▶ [Do this]: Copy these rows word for word, everything from the line containing "From the scene we see here, from the set" down to the line containing "Answer: point 239,250, point", including both of those lines and nothing else.

[BEGIN Dataset content]

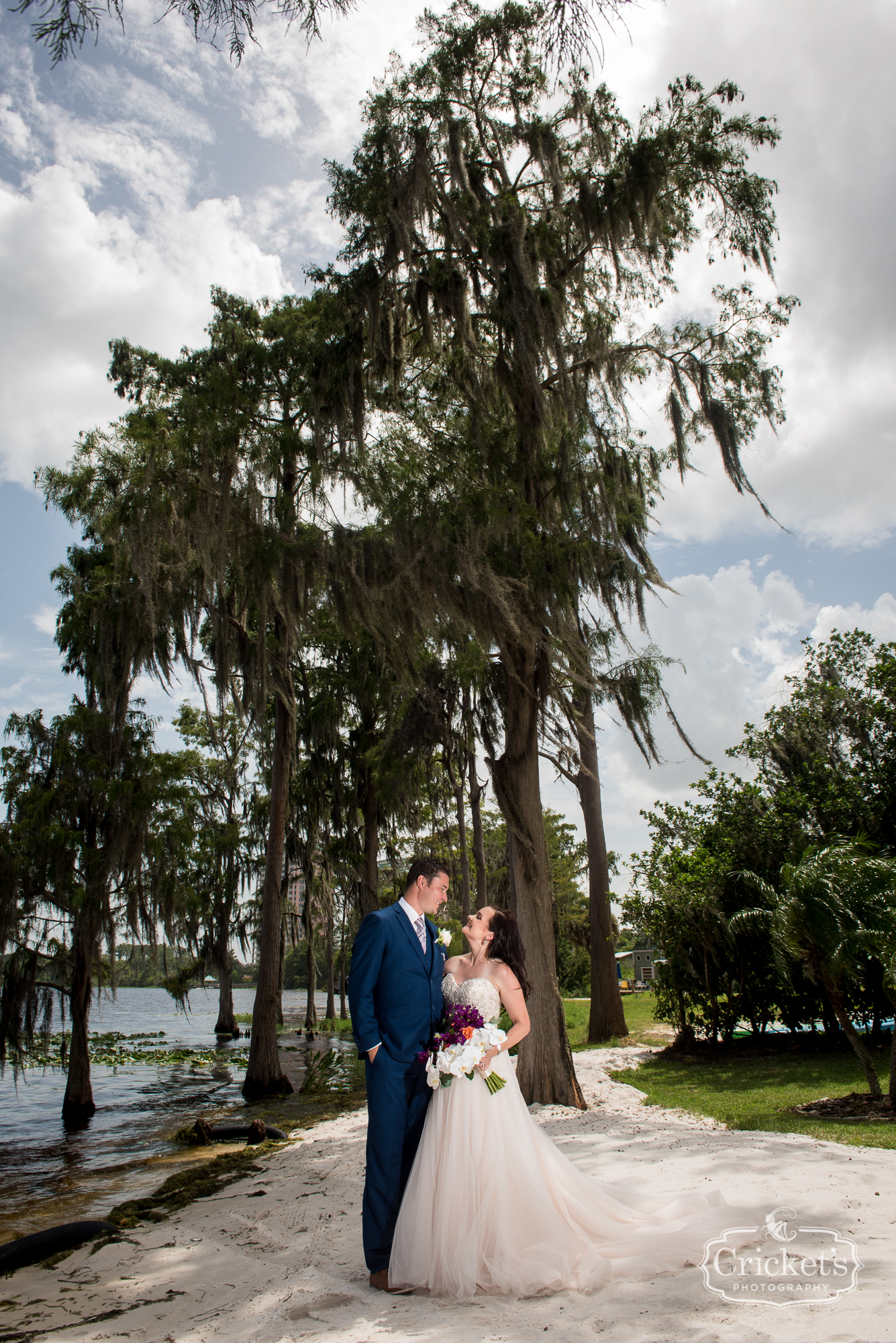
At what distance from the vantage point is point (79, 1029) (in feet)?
39.8

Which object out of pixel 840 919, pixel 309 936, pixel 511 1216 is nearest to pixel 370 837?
pixel 309 936

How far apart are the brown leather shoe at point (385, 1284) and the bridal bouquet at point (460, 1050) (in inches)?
29.6

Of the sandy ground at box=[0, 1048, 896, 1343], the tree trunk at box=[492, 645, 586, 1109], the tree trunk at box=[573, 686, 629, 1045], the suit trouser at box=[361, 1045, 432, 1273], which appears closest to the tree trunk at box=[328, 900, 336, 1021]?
the tree trunk at box=[573, 686, 629, 1045]

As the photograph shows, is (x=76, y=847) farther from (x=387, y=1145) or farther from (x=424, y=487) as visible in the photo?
(x=387, y=1145)

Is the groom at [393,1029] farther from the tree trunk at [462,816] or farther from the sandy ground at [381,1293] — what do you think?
the tree trunk at [462,816]

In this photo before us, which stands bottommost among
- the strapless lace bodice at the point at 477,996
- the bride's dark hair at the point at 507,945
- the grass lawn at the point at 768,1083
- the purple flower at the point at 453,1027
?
the grass lawn at the point at 768,1083

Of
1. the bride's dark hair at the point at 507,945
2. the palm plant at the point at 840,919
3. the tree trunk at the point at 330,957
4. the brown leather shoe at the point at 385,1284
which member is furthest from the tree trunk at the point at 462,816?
the brown leather shoe at the point at 385,1284

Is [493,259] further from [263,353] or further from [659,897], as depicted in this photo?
[659,897]

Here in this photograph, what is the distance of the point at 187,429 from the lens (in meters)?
10.4

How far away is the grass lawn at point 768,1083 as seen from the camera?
255 inches

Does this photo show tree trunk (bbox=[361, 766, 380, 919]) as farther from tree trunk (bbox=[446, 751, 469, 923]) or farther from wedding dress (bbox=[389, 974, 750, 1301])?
wedding dress (bbox=[389, 974, 750, 1301])

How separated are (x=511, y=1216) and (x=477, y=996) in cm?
89

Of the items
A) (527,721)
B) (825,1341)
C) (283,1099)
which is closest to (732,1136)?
(825,1341)

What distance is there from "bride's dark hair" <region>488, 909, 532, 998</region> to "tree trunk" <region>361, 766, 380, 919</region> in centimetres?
1505
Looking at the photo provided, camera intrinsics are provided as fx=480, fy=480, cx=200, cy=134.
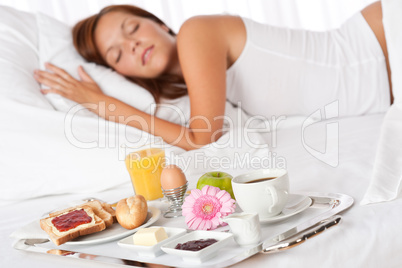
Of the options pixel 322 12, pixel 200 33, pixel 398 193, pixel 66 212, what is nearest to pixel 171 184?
pixel 66 212

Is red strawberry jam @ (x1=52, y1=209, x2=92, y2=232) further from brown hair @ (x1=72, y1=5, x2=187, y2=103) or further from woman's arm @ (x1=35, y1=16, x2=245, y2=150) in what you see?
brown hair @ (x1=72, y1=5, x2=187, y2=103)

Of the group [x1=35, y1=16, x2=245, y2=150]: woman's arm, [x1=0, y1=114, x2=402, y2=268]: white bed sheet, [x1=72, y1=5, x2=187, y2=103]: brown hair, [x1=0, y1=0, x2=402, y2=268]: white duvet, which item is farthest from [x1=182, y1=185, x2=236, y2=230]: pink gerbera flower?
[x1=72, y1=5, x2=187, y2=103]: brown hair

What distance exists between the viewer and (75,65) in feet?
6.33

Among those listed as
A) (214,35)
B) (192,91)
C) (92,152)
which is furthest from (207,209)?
(214,35)

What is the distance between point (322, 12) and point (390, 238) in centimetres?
272

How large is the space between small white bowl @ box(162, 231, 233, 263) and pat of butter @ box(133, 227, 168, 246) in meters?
0.03

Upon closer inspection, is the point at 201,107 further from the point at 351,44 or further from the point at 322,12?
the point at 322,12

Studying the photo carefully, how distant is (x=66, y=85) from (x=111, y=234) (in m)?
1.02

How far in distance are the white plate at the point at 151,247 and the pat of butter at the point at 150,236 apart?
0.03 ft

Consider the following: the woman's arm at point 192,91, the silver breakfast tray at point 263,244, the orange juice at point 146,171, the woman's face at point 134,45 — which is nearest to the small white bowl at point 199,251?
the silver breakfast tray at point 263,244

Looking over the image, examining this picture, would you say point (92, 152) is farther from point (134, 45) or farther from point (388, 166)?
point (388, 166)

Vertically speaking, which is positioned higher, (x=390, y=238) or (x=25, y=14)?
(x=25, y=14)

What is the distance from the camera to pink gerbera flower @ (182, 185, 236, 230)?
0.83m

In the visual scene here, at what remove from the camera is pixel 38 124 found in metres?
1.57
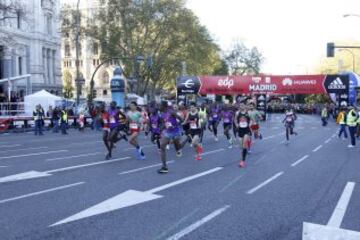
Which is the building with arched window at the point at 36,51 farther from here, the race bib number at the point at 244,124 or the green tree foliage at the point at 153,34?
the race bib number at the point at 244,124

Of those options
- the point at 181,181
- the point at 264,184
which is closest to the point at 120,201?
the point at 181,181

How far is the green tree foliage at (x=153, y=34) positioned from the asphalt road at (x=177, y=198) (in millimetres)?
45024

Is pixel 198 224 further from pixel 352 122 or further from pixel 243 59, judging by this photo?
pixel 243 59

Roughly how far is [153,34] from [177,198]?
56.2m

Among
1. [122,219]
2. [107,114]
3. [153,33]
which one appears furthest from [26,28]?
[122,219]

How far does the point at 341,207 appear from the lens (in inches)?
331

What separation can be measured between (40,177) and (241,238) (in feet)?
21.0

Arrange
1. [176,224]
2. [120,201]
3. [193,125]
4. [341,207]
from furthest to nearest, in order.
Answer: [193,125]
[120,201]
[341,207]
[176,224]

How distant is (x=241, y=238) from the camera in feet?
21.0

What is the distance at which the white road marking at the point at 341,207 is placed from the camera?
7.32 metres

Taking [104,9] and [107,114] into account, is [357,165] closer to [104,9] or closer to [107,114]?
[107,114]

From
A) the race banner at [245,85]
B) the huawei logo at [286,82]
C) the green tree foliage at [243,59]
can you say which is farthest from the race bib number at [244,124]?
the green tree foliage at [243,59]

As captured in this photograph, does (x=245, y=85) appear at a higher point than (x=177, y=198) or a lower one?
higher

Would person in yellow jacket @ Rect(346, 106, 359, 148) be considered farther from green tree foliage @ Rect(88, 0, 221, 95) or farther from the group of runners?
green tree foliage @ Rect(88, 0, 221, 95)
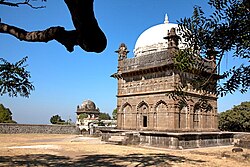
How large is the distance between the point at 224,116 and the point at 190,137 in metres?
22.8

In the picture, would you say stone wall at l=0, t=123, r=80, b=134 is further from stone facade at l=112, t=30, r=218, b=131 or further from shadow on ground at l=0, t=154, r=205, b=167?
shadow on ground at l=0, t=154, r=205, b=167

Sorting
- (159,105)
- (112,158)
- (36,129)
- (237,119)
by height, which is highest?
(159,105)

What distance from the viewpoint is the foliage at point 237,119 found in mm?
37750

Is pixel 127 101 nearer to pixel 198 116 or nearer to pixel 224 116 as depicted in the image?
pixel 198 116

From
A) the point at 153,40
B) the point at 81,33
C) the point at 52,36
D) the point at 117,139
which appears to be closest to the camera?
the point at 81,33

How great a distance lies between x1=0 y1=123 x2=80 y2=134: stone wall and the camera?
114 feet

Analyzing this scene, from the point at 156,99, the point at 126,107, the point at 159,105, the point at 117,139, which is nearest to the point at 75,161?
the point at 117,139

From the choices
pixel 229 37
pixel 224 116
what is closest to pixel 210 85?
pixel 229 37

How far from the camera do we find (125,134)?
22078mm

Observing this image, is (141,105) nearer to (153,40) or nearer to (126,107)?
(126,107)

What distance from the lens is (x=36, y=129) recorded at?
3784 centimetres

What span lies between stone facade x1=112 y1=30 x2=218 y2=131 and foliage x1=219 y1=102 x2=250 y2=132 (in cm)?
1406

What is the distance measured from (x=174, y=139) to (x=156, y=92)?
546 centimetres

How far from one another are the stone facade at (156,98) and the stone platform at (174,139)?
146 centimetres
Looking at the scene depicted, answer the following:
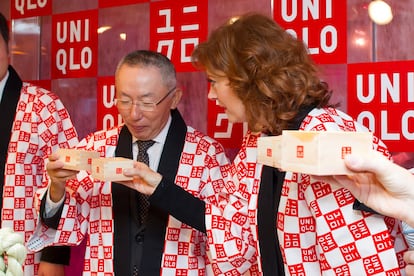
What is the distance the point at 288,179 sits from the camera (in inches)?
62.2

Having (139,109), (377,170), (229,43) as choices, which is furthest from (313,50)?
(377,170)

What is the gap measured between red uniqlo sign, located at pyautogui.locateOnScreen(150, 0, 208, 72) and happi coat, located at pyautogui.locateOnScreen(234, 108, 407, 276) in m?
0.89

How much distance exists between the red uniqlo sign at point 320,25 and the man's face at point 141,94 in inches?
23.3

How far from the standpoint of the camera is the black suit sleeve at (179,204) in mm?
1779

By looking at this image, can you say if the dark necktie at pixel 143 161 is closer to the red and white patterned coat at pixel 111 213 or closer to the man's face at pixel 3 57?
the red and white patterned coat at pixel 111 213

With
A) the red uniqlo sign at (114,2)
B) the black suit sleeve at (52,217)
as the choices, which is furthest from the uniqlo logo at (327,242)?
the red uniqlo sign at (114,2)

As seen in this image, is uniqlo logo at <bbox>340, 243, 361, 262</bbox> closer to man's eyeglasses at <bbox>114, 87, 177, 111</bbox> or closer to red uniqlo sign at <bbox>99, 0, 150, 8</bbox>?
man's eyeglasses at <bbox>114, 87, 177, 111</bbox>

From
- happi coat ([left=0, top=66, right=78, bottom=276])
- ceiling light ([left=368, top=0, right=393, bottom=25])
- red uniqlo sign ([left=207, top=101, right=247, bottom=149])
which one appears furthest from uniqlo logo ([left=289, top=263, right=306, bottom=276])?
happi coat ([left=0, top=66, right=78, bottom=276])

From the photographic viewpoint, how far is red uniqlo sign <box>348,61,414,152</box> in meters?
2.01

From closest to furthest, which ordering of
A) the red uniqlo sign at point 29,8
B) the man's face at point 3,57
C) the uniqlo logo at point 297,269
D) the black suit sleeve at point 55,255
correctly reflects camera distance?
1. the uniqlo logo at point 297,269
2. the black suit sleeve at point 55,255
3. the man's face at point 3,57
4. the red uniqlo sign at point 29,8

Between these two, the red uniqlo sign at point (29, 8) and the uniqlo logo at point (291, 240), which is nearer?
the uniqlo logo at point (291, 240)

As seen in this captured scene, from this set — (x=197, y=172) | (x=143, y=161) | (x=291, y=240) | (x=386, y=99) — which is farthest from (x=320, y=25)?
(x=291, y=240)

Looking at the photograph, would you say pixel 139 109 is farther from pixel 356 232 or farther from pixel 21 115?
pixel 356 232

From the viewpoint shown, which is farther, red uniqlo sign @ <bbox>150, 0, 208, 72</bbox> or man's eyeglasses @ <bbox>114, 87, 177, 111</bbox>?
red uniqlo sign @ <bbox>150, 0, 208, 72</bbox>
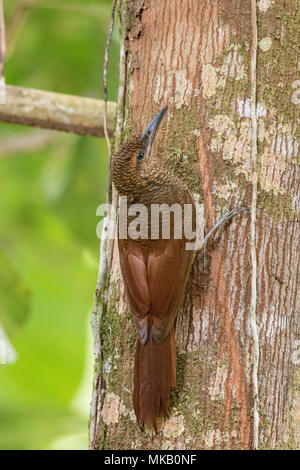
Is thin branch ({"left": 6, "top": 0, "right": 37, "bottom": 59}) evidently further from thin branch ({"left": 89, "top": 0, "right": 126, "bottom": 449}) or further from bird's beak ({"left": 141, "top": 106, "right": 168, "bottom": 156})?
bird's beak ({"left": 141, "top": 106, "right": 168, "bottom": 156})

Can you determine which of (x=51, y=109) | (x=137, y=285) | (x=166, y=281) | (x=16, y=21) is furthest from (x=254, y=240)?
(x=16, y=21)

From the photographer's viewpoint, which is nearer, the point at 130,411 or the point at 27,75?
the point at 130,411

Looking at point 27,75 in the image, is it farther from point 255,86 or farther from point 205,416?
point 205,416

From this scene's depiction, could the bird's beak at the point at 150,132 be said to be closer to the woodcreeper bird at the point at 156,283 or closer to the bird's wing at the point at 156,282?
the woodcreeper bird at the point at 156,283

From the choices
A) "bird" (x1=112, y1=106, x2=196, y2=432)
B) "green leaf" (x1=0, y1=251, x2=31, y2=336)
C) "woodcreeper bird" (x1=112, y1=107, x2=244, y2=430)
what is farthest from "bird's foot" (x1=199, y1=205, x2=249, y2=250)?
"green leaf" (x1=0, y1=251, x2=31, y2=336)

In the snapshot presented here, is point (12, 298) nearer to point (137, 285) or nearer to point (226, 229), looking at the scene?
point (137, 285)

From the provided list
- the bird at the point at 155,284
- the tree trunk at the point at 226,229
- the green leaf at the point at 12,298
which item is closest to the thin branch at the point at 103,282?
the tree trunk at the point at 226,229

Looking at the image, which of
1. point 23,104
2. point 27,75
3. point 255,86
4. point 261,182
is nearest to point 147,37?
point 255,86
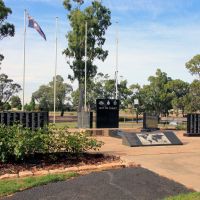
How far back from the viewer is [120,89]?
182ft

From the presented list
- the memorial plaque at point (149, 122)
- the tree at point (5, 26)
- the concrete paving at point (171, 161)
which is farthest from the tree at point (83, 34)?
the concrete paving at point (171, 161)

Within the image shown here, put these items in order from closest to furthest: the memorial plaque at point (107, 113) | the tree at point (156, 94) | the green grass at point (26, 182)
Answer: the green grass at point (26, 182)
the memorial plaque at point (107, 113)
the tree at point (156, 94)

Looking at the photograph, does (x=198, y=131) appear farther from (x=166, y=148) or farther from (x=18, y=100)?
(x=18, y=100)

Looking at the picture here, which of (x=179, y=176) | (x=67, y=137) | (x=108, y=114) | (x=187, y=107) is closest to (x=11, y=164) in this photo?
(x=67, y=137)

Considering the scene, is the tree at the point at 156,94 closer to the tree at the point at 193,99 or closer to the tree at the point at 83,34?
the tree at the point at 193,99

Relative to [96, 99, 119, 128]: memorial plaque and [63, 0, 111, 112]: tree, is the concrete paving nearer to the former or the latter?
[96, 99, 119, 128]: memorial plaque

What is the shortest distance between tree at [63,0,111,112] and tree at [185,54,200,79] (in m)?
11.8

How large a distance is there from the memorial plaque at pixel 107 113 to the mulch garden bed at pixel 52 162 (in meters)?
13.5

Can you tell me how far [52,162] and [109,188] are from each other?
2474 mm

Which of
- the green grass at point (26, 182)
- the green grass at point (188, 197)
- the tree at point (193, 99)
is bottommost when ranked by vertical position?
the green grass at point (188, 197)

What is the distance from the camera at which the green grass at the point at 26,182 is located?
658cm

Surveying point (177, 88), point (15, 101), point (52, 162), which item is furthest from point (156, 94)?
point (52, 162)

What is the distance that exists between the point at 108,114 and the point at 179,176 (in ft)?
51.8

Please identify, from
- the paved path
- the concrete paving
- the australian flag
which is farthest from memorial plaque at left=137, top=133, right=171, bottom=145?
the australian flag
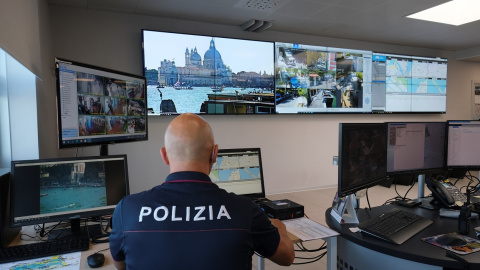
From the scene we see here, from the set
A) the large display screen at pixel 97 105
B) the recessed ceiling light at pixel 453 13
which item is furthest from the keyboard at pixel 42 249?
the recessed ceiling light at pixel 453 13

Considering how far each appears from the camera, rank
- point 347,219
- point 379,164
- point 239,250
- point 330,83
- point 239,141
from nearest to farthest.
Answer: point 239,250, point 347,219, point 379,164, point 239,141, point 330,83

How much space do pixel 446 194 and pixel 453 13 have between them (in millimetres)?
3688

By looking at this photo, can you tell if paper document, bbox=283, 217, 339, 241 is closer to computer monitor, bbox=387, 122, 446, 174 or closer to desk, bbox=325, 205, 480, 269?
desk, bbox=325, 205, 480, 269

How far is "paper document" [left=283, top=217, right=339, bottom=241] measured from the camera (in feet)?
5.06

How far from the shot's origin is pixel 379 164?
6.07ft

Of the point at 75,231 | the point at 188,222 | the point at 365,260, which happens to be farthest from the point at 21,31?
the point at 365,260

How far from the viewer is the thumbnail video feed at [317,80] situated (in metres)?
4.98

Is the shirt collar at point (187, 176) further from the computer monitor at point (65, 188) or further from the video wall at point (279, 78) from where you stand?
the video wall at point (279, 78)

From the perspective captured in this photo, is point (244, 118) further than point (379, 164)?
Yes

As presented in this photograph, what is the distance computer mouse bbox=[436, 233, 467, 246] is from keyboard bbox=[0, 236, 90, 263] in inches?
66.3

[END Dataset content]

▶ [Task result]:
From the scene we see here, from the set
A) the large display screen at pixel 97 105
B) the recessed ceiling light at pixel 453 13
which item is furthest from the keyboard at pixel 42 249?
the recessed ceiling light at pixel 453 13

Considering how far each appears from the camera, rank
- point 347,219
- point 379,164
- point 239,250
- point 330,83
- point 239,141
from nearest to farthest.
Answer: point 239,250, point 347,219, point 379,164, point 239,141, point 330,83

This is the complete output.